Member of the Minnesota House of Representatives from district 22A
- In office January 2, 1973 – January 3, 1983
- Preceded by: Eugene Allison Smith
- Succeeded by: Robert O. McEachern

Member of the Minnesota House of Representatives from district 16B
- In office January 3, 1967 – January 1, 1973
- Preceded by: District created
- Succeeded by: Bernard Brinkman

Personal details
- Born: Adolph Leonard Kvam November 30, 1917 Minneapolis, Minnesota
- Died: September 17, 2006 (aged 88) Bloomington, Minnesota
- Party: Republican

= Adolph Kvam =

American politician

Adolph Leonard Kvam (November 30, 1917 – September 17, 2006) was an American politician who served in the Minnesota House of Representatives from 1967 to 1987.

# Source material

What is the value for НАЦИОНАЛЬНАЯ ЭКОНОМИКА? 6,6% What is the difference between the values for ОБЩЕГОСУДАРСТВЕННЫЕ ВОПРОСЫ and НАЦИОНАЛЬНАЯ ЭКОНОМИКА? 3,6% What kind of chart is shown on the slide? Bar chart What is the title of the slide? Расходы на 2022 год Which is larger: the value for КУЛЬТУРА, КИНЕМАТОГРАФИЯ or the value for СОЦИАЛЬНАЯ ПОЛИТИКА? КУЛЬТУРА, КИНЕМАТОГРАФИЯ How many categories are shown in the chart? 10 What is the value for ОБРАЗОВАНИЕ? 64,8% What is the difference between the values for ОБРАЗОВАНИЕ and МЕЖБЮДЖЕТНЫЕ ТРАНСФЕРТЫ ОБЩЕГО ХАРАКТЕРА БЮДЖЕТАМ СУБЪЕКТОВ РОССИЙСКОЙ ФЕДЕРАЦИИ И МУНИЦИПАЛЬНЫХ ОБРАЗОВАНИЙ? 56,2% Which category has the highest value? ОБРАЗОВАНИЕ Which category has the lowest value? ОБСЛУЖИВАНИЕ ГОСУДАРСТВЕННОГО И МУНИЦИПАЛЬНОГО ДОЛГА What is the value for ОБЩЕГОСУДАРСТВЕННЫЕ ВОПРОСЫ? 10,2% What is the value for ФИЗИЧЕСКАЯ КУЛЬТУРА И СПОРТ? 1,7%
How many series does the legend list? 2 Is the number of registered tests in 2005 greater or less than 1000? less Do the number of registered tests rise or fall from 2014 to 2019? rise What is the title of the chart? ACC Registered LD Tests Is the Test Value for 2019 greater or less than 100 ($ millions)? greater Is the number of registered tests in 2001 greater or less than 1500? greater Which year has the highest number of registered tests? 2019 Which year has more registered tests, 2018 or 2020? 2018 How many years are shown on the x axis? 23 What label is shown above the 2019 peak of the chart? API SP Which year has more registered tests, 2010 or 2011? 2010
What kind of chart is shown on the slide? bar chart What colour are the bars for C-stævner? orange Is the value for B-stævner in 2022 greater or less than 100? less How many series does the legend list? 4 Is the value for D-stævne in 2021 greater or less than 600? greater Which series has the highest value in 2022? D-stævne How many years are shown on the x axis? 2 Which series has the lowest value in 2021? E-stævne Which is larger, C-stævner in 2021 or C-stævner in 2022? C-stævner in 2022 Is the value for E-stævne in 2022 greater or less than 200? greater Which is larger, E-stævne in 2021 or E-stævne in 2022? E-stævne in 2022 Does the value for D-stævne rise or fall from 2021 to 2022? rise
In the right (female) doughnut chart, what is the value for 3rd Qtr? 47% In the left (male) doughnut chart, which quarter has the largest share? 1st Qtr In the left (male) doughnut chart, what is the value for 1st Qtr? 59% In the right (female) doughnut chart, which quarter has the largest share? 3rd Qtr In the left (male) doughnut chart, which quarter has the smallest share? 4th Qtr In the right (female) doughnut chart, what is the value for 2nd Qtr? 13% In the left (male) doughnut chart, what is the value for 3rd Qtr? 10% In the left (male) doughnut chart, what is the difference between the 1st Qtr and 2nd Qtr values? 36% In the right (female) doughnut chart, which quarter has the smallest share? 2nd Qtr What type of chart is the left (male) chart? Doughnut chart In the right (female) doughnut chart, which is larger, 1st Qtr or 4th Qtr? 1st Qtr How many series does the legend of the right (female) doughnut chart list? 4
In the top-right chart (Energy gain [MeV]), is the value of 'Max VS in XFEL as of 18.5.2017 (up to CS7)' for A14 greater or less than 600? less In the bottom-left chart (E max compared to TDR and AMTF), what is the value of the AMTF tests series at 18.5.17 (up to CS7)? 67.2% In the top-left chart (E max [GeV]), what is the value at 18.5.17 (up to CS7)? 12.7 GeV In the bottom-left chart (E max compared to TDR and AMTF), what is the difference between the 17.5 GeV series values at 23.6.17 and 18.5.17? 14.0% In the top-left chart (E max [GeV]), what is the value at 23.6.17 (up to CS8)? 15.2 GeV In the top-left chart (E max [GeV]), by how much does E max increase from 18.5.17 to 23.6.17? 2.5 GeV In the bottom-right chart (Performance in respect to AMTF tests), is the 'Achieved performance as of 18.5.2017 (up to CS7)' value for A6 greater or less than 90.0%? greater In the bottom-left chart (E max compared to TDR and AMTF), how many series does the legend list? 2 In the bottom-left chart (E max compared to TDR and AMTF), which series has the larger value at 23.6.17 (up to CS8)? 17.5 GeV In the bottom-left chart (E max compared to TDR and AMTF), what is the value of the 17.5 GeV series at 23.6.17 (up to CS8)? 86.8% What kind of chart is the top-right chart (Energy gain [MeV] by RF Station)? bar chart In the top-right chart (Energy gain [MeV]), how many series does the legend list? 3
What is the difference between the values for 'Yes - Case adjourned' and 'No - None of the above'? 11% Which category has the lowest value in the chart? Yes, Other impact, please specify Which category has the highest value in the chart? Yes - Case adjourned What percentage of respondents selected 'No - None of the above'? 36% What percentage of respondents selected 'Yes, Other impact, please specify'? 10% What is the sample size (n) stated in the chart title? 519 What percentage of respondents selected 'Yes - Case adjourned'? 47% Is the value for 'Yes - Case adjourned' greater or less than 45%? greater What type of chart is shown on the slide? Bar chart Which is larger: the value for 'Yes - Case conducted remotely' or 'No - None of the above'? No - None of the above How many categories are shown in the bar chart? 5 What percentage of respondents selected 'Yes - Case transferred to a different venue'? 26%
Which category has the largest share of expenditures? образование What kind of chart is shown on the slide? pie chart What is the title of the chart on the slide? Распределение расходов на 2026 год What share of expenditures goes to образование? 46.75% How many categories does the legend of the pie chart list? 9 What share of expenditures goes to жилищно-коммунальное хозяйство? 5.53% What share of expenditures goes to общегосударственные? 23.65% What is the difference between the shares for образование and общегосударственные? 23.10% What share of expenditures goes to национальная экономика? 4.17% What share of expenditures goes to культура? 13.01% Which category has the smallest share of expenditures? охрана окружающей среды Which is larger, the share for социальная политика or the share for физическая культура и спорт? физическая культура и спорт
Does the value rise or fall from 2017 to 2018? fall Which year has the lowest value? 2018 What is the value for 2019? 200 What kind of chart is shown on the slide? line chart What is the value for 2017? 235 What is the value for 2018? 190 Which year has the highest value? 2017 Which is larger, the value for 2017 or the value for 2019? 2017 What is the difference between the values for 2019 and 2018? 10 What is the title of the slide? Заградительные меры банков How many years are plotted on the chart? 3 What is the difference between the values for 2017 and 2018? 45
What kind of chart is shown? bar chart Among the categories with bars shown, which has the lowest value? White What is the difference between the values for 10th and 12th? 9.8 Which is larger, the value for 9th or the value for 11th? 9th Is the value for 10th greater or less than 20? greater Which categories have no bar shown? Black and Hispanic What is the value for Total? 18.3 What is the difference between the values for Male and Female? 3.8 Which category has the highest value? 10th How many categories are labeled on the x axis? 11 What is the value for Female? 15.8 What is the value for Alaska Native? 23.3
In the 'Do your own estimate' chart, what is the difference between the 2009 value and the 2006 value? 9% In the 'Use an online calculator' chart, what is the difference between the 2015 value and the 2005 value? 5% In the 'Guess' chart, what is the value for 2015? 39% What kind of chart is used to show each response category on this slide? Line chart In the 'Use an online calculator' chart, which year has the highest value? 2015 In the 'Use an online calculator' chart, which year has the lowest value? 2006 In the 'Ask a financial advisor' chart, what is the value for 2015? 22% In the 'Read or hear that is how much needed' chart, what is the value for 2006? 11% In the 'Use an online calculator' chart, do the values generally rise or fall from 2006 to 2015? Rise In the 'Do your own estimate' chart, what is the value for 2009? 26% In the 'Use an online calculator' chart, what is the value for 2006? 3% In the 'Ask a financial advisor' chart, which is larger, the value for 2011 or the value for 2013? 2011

# What you should do
Reproduce the Adolph Kvam excerpt word for word, everything from "Personal details" down to "1967 to 1987.".

# Response to this task
Personal details
- Born: Adolph Leonard Kvam November 30, 1917 Minneapolis, Minnesota
- Died: September 17, 2006 (aged 88) Bloomington, Minnesota
- Party: Republican

= Adolph Kvam =

American politician

Adolph Leonard Kvam (November 30, 1917 – September 17, 2006) was an American politician who served in the Minnesota House of Representatives from 1967 to 1987.